_Compiti da svolgere_.
a: Trascrivi dal testo, senza alcuna modifica, il passo compreso fra "Le associazioni dei" e "a Trento città.".
b: Traduci in inglese questa frase del testo: «Il progetto è diventato realtà venerdì scorso con una delibera della giunta provinciale che ha autorizzato la convenzione, per l´apertura dello sportello, con l´Associazione «Centro di ricerca e tutela dei consumatori e degli utenti», che unisce otto associazioni di consumatori: Adconsum, Adoc, Codacons, Comitato difesa consumatori, Centro tecnico regionale di ricerca sul consumo europeo, Lega consumatori-Acli, Federconsumatori, Altroconsumo, ma altre potranno aggiungersi.»
c: Per ciascuna affermazione stabilisci se concorda con il testo (sì o no) e cita testualmente le parole che lo determinano: (i) lo sportello è finanziato dalla Provincia; (ii) le associazioni partecipanti sono dieci; (iii) la convenzione è stata autorizzata dal consiglio comunale.

_Testo_.
>>>
23 Novembre 2004

A Trento lo sportello dei consumatori

Finanziato dalla Provincia, comincerà l´attività occupandosi del problema dei prezzi e dell´indebitamento delle famiglie

A Trento lo sportello dei consumatori

Sarà attivo da gennaio, vi partecipano otto associazioni





Le associazioni dei consumatori hanno deciso di collaborare per contare di più e insieme, con il sostengo finanziario e il coordinamento della Provincia, stanno per attivare (si pensa dal primo gennaio prossimo) uno sportello dei consumatori a Trento città.
Il progetto è diventato realtà venerdì scorso con una delibera della giunta provinciale che ha autorizzato la convenzione, per l´apertura dello sportello, con l´Associazione «Centro di ricerca e tutela dei consumatori e degli utenti», che unisce otto associazioni di consumatori: Adconsum, Adoc, Codacons, Comitato difesa consumatori, Centro tecnico regionale di ricerca sul consumo europeo, Lega consumatori-Acli, Federconsumatori, Altroconsumo, ma altre potranno aggiungersi.
<<<
_Estratti dei record_.
>>>
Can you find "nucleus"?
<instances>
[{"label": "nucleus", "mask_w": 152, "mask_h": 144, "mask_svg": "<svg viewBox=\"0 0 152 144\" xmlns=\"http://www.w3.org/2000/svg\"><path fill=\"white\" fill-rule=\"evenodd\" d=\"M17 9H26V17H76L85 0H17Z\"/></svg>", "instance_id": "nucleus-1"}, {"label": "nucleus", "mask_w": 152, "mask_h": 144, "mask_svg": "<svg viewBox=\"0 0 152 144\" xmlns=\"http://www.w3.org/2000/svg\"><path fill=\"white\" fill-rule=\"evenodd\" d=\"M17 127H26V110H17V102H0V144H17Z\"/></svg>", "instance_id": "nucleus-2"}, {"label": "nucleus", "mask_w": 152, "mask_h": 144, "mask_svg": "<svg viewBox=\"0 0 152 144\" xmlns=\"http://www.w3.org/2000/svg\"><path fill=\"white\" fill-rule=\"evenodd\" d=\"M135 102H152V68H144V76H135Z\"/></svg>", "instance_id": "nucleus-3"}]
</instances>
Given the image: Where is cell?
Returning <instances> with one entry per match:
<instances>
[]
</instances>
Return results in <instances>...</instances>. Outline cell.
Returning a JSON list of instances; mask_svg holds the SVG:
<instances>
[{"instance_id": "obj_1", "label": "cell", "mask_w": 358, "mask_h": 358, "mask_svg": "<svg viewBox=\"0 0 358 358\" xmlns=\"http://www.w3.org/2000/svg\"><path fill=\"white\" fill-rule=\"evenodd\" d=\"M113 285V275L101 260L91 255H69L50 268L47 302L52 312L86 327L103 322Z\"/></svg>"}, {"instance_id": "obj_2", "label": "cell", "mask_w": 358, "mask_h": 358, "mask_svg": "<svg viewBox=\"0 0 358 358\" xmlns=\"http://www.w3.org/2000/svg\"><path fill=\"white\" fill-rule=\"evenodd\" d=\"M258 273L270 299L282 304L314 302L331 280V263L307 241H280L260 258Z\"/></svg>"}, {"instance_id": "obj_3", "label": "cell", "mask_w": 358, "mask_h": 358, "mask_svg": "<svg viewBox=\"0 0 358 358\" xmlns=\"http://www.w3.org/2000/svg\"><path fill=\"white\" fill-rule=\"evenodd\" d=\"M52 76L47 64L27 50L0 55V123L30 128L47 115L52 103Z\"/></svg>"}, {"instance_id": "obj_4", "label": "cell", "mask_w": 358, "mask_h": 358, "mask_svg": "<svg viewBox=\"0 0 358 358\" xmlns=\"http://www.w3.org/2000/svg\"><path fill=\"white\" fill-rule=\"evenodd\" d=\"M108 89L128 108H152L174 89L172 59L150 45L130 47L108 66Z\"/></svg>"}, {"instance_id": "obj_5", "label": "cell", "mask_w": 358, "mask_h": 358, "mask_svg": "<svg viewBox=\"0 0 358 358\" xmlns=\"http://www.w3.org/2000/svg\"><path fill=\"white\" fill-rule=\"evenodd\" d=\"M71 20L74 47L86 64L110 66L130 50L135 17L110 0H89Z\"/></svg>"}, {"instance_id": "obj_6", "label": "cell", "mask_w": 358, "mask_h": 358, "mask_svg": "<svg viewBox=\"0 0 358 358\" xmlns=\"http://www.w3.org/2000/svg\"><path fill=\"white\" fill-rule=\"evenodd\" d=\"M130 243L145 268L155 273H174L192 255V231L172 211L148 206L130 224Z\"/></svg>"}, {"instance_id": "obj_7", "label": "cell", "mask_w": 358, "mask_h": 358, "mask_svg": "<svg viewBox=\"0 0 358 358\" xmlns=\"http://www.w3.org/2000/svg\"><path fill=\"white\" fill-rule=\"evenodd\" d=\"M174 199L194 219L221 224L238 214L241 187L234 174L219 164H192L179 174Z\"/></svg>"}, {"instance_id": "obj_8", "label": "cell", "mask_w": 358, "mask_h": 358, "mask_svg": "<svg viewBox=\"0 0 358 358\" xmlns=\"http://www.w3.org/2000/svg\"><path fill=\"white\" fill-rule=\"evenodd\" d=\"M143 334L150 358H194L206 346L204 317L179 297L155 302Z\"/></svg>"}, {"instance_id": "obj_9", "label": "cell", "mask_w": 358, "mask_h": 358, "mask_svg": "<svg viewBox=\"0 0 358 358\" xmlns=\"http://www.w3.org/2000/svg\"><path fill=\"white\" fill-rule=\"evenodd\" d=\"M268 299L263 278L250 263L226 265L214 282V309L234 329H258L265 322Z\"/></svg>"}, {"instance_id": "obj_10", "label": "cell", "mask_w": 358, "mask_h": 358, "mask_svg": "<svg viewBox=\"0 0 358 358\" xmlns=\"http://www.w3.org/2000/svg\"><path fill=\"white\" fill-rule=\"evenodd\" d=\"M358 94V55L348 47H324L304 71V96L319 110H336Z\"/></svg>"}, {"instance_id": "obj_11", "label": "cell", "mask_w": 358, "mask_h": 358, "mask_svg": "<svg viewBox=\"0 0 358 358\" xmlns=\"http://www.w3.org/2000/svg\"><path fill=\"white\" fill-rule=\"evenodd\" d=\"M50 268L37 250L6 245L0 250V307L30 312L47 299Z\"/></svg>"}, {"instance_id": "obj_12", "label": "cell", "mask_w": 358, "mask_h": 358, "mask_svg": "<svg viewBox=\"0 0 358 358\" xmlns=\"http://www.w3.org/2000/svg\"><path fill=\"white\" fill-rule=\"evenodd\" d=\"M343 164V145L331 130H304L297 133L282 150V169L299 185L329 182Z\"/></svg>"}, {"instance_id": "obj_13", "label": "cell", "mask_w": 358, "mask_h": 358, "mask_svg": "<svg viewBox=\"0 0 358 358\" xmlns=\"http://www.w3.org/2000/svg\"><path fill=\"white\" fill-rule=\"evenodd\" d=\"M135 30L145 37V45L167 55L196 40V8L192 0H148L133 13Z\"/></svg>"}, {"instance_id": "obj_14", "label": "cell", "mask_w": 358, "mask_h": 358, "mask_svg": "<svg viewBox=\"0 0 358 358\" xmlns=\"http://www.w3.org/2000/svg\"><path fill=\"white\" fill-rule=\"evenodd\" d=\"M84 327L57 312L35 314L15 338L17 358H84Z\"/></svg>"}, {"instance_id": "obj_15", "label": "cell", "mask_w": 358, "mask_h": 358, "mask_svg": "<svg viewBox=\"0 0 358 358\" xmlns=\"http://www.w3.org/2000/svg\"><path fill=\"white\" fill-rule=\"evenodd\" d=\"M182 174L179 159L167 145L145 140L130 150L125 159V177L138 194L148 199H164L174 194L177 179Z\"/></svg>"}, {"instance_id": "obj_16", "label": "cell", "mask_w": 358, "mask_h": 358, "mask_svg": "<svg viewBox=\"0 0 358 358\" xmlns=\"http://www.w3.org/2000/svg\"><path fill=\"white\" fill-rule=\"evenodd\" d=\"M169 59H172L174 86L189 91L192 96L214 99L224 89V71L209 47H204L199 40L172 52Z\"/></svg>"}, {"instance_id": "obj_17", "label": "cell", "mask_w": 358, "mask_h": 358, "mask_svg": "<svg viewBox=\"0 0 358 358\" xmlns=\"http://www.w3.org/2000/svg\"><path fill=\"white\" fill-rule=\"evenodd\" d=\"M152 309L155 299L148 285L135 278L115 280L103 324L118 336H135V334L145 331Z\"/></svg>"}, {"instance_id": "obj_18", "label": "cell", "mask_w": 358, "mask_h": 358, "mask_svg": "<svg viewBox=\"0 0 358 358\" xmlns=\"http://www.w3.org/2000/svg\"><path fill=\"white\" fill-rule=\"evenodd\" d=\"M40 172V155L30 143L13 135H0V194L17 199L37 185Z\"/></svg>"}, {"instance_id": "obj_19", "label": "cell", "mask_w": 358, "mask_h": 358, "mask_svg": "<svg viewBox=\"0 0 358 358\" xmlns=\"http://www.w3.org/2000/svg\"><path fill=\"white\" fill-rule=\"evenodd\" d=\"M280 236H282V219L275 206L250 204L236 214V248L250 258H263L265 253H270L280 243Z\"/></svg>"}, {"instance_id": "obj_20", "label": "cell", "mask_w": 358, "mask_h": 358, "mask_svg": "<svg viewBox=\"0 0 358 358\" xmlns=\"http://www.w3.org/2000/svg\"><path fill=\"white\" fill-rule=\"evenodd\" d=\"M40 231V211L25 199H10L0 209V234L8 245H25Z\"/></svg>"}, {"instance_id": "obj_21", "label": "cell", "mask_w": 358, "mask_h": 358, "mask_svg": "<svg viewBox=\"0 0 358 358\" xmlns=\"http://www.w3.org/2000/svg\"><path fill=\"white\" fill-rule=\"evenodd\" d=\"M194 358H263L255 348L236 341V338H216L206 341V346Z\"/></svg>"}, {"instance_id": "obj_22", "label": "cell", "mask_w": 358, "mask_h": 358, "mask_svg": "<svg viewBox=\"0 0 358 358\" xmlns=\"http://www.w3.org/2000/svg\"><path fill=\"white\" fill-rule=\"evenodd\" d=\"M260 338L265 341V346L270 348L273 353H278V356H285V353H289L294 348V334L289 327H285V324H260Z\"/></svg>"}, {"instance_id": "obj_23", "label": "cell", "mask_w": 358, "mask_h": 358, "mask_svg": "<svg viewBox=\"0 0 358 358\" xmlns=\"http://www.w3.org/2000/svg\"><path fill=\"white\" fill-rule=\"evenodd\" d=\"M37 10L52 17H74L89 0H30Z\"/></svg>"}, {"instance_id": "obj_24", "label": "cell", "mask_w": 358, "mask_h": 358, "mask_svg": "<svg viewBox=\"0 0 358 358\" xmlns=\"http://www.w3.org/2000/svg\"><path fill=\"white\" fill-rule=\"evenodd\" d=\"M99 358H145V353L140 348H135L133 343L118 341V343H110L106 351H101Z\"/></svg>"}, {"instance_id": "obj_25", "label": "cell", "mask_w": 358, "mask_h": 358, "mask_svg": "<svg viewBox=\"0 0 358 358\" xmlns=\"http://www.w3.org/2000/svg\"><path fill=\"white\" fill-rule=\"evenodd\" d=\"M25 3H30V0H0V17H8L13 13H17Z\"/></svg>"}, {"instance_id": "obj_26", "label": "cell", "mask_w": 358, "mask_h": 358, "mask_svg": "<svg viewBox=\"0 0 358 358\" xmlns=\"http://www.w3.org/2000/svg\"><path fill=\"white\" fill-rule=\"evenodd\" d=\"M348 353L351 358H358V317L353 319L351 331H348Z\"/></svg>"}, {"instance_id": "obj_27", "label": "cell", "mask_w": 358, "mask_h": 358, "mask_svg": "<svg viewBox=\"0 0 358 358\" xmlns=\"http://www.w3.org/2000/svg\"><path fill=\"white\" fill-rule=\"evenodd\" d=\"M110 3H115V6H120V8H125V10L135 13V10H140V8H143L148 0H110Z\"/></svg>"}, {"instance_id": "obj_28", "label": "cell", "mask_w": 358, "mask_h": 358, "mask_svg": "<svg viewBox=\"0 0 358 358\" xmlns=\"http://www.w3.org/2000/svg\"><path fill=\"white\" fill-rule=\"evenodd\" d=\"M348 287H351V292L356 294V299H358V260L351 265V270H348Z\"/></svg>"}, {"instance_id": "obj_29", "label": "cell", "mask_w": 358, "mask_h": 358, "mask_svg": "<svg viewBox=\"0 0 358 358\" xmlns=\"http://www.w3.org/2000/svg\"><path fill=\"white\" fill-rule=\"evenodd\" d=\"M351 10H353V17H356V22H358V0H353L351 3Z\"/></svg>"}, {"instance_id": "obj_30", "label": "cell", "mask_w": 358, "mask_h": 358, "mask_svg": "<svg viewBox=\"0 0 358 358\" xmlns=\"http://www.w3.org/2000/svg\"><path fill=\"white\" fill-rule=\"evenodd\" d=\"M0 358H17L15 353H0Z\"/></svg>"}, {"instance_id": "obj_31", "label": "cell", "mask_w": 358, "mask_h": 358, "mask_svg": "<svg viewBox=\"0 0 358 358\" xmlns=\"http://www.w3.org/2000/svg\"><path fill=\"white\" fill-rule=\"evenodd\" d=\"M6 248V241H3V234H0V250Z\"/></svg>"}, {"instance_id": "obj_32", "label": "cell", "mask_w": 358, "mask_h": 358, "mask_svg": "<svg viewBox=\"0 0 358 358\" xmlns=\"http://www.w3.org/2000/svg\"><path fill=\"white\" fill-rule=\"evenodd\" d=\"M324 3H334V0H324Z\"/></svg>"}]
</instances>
<<<
_Soluzioni dell'esercizio_.
a:
Le associazioni dei consumatori hanno deciso di collaborare per contare di più e insieme, con il sostengo finanziario e il coordinamento della Provincia, stanno per attivare (si pensa dal primo gennaio prossimo) uno sportello dei consumatori a Trento città.

b: The project became reality last Friday with a resolution of the provincial executive that authorized the agreement, for the opening of the help desk, with the Association «Centro di ricerca e tutela dei consumatori e degli utenti», which brings together eight consumer associations: Adconsum, Adoc, Codacons, Comitato difesa consumatori, Centro tecnico regionale di ricerca sul consumo europeo, Lega consumatori-Acli, Federconsumatori, Altroconsumo, but others may join.

c:
(i) Sì: «Finanziato dalla Provincia».
(ii) No: «vi partecipano otto associazioni».
(iii) No: «con una delibera della giunta provinciale che ha autorizzato la convenzione».